Prince Semyon Yurievich of Halshany (Сямён Юр’евіч Гальшанскі; Simonas Juravičius Alšėniškis; died in 1505 or 1506) was a noble from the Olshanski family in the Grand Duchy of Lithuania.

Olshanski first appeared in politics as Grand Duke's marshal in 1488. Two years later he became starosta of Lutsk and successfully defended Volhynia from the Tatar invasion during the Polish–Ottoman War (1485–1503). He commanded the army in the victorious Battle of Zasław in January 1491 and was promoted to Marshal of Volhynia. In 1495, sons of Khan Meñli I Giray invaded Volhynia and Olshanski successfully defended the besieged Korets. Next year, the Tatars invaded again and attacked Rivne where Olshanski and Konstanty Ostrogski were hiding. They rode out to attack the invaders but had to retreat once the main Tatar forces arrived. The invaders burned the city but did not manage to capture the castle.

When his son-in-law Konstanty Ostrogski was captured in the Battle of Vedrosha in July 1500, Olshanski became the Great Hetman (commander of the army) of the Grand Duchy of Lithuania. Grand Duke brokered alliances with the Livonian Order and Great Horde, but the Lithuanian army did not organize more active defense and Olshanski was replaced by Stanislovas Kęsgaila in 1501 or 1502.

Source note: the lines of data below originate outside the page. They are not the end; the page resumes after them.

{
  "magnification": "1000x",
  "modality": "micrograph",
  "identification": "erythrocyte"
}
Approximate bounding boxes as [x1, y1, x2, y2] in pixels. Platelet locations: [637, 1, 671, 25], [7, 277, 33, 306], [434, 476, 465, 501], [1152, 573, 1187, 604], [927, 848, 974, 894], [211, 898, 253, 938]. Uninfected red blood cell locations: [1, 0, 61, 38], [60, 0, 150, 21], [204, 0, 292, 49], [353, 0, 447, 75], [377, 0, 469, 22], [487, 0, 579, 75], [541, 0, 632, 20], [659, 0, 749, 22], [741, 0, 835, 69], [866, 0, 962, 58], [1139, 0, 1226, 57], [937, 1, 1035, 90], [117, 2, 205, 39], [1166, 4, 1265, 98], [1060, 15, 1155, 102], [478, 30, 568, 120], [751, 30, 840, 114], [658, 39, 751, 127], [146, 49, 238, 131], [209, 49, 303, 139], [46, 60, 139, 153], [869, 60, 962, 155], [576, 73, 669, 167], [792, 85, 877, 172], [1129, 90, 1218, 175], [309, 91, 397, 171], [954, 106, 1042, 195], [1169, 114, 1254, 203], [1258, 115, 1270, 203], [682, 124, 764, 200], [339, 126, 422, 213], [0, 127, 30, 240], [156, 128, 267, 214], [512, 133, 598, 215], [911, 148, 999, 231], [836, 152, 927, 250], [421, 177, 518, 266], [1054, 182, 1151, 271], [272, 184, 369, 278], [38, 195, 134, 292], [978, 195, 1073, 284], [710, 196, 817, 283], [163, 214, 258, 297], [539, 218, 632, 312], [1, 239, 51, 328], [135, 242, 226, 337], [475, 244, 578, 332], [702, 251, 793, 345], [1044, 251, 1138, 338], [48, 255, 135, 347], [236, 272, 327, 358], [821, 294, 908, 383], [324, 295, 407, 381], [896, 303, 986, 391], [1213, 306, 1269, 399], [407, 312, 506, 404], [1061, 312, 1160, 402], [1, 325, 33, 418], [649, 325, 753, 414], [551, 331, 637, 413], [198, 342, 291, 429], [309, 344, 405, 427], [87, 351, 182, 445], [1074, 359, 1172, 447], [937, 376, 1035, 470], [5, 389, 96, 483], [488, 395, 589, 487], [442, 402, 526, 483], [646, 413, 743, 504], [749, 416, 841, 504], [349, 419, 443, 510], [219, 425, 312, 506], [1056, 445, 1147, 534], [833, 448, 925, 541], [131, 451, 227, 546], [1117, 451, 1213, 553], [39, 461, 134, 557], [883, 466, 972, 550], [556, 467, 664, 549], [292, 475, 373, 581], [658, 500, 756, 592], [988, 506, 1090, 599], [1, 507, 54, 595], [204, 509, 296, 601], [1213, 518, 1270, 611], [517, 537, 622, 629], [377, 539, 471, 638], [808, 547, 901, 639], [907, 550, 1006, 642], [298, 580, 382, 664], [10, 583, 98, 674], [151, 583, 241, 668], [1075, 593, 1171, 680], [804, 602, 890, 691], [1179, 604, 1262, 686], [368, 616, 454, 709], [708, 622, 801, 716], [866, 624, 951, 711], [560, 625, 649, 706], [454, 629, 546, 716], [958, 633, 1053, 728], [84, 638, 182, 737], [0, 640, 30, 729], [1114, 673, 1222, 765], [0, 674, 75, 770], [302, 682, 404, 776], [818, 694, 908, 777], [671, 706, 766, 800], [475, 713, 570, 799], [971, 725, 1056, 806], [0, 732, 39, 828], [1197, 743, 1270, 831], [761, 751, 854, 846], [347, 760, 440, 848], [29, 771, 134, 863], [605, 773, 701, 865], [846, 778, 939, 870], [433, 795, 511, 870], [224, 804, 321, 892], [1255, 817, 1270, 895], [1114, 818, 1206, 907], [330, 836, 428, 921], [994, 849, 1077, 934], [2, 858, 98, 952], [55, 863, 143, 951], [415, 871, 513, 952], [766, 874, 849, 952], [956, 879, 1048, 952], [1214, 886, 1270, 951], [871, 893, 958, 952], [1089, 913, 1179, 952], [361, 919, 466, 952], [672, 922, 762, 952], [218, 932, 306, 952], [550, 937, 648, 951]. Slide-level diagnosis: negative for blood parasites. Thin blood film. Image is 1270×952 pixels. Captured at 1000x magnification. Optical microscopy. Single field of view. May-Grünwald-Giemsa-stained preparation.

Jan Litawor Chreptowicz, regent of Navahrudak, was also taken captive at Vedrosha. He was married to Hedwig Olshanska, Semyon's niece, and Olshanski took over Navahrudak. Here as well he was soon replaced by Piotr Hlebowicz. However, he was able to hold the title of starosta of Kremenets from early 1501 until his death in 1505 or 1506. In 1502, Olshanski returned to Volhynia and once again organized defense against the Crimean Khanate that attacked Babruysk, Turov, and Brest.